### Exercise directions:
Among the records, which lines include "granularity"? List them.

### Material for this exercise:

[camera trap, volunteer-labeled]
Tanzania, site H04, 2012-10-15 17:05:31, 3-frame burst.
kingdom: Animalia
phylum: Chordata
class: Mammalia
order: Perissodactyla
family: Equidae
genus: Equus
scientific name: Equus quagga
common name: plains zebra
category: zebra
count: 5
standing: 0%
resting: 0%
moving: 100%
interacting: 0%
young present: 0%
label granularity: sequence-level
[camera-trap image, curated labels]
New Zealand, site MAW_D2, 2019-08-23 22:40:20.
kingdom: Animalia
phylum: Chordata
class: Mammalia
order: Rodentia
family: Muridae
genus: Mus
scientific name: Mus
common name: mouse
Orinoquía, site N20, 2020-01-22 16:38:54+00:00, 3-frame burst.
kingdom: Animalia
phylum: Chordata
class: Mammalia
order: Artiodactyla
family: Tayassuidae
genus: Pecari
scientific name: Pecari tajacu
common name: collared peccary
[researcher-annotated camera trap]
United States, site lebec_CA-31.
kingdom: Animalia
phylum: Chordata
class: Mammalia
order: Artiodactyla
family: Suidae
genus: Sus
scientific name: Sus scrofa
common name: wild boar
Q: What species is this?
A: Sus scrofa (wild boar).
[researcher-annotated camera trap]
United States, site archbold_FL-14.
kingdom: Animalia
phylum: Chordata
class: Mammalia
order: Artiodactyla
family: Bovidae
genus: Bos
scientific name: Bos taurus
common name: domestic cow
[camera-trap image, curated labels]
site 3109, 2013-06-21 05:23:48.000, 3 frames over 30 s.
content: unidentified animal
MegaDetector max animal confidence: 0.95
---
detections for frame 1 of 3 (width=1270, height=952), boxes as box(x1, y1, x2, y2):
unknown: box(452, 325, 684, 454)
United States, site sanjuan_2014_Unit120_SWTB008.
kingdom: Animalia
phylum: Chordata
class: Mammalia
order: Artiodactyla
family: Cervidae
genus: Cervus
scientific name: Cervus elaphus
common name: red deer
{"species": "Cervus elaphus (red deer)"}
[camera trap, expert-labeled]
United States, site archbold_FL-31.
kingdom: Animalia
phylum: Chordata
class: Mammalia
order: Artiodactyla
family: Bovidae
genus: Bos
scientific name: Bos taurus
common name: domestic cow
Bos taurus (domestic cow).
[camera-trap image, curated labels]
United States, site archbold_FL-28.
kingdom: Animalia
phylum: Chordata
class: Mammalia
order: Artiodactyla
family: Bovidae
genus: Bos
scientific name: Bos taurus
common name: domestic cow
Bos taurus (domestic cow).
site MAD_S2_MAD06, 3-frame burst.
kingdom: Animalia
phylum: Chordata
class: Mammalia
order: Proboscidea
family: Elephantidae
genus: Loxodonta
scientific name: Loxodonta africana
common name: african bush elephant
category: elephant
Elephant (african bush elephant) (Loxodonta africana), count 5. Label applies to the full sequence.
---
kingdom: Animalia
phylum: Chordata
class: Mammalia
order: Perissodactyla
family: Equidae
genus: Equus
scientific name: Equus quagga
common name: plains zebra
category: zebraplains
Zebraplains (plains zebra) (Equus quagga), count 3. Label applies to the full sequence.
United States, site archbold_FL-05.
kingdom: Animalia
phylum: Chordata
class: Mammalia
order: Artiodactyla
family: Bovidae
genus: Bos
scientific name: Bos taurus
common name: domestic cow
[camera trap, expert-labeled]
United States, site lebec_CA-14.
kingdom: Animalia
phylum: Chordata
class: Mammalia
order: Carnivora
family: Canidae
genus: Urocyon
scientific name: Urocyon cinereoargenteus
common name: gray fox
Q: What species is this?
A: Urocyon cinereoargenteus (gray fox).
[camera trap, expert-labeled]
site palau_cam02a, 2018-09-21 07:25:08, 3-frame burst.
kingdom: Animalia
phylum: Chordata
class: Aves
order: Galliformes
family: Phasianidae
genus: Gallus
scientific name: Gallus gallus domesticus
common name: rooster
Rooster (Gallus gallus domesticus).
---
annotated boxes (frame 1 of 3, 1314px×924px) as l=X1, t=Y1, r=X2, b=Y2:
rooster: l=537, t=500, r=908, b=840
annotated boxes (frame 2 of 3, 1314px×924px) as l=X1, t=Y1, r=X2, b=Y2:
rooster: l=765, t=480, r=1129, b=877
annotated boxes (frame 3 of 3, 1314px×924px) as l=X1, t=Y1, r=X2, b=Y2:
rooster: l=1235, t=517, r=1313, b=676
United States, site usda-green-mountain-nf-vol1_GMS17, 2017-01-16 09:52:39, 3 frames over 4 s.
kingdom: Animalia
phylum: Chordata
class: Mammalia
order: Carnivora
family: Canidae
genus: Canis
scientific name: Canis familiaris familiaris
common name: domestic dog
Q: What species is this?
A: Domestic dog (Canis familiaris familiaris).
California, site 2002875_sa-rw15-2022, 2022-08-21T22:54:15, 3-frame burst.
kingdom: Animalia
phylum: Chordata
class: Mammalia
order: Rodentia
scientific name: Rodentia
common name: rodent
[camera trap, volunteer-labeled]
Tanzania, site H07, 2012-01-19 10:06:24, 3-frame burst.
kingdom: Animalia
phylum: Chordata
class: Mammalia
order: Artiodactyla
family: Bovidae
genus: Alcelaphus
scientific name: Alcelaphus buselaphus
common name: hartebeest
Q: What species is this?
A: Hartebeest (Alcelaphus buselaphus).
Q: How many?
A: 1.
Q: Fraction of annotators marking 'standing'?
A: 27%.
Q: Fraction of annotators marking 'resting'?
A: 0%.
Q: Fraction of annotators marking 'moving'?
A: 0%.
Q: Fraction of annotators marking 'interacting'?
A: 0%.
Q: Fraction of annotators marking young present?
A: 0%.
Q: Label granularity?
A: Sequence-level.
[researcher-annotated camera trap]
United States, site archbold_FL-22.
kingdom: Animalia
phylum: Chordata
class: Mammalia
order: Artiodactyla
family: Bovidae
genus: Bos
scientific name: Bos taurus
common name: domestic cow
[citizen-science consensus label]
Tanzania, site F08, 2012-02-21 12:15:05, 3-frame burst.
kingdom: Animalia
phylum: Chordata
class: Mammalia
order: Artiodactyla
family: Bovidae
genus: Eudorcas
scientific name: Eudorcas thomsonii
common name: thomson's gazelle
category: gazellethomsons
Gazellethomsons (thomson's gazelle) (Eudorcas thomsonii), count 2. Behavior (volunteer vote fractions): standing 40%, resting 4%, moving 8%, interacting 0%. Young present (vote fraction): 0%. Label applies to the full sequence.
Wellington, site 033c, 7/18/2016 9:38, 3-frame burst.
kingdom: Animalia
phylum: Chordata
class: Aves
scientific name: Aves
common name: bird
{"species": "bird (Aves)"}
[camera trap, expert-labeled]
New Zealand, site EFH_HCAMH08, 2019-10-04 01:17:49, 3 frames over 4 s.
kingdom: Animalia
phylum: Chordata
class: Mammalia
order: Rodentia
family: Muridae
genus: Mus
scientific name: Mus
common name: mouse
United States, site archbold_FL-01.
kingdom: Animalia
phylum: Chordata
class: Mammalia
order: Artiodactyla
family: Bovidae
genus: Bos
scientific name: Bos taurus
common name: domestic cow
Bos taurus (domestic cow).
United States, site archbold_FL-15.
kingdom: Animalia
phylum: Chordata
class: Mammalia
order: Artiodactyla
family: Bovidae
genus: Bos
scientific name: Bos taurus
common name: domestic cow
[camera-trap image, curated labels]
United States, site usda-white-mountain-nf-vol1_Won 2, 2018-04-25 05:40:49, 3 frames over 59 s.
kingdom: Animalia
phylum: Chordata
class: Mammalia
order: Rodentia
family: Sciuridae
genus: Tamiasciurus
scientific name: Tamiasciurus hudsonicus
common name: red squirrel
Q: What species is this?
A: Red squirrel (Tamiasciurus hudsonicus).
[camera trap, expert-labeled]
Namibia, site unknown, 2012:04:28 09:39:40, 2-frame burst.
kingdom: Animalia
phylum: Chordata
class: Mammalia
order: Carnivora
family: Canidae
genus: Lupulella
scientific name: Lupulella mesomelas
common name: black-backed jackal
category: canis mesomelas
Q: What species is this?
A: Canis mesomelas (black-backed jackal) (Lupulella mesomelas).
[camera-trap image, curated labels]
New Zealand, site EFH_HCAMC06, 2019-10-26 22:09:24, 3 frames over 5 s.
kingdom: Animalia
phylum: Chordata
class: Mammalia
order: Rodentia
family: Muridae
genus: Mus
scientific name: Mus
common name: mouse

### Solution for this task:
label granularity: sequence-level
Q: Label granularity?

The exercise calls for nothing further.